Records from a dataset
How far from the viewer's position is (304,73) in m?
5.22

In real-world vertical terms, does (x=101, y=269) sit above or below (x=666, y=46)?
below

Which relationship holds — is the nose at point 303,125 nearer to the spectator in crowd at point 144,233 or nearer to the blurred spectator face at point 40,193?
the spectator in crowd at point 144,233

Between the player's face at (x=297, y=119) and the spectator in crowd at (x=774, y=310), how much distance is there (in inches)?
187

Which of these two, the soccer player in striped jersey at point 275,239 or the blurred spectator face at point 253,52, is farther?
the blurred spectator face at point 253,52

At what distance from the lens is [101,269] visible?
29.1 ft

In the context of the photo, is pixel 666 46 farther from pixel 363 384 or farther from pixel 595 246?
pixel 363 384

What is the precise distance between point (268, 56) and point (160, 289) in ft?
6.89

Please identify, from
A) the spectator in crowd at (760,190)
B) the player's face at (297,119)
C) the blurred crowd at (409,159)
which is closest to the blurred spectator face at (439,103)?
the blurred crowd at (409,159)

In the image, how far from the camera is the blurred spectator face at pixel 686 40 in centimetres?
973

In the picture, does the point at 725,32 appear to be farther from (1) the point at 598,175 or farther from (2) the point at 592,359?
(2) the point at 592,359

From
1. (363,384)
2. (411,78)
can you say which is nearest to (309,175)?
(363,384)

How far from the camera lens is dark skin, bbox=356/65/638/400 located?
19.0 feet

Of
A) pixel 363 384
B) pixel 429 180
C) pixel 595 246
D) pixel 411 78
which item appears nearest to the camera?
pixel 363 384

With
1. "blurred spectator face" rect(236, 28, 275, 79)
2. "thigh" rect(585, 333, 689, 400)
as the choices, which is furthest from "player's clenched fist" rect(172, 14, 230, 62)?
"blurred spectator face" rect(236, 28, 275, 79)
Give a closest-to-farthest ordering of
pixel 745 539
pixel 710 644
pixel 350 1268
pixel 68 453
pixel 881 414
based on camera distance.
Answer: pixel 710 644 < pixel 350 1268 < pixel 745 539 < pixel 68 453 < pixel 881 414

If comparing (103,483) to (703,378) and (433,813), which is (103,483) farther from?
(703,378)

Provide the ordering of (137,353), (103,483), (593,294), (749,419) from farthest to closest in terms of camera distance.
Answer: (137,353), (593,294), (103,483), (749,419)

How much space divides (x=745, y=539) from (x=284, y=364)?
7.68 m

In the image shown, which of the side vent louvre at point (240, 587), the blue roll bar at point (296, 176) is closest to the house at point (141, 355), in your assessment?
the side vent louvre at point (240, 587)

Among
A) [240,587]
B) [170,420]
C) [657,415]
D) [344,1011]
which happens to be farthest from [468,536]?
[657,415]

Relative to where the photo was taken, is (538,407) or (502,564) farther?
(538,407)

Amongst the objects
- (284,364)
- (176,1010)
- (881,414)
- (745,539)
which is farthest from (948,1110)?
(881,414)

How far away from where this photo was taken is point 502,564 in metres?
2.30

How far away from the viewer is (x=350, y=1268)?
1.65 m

§ **WORK TO DO**
Copy the stretch of data from the line containing "Amongst the objects" through the end, keeping every line. In the answers, add 101 to each number, both the coordinates and the distances.

§ **SOLUTION FOR THIS PROBLEM**
Amongst the objects
- (284,364)
- (176,1010)
- (881,414)
- (745,539)
which is farthest from (948,1110)?
(982,515)

How far away from where this photo was taken is point 502,564 in metres?
103.30

How far away from the viewer is (x=350, y=1268)?
102.65 m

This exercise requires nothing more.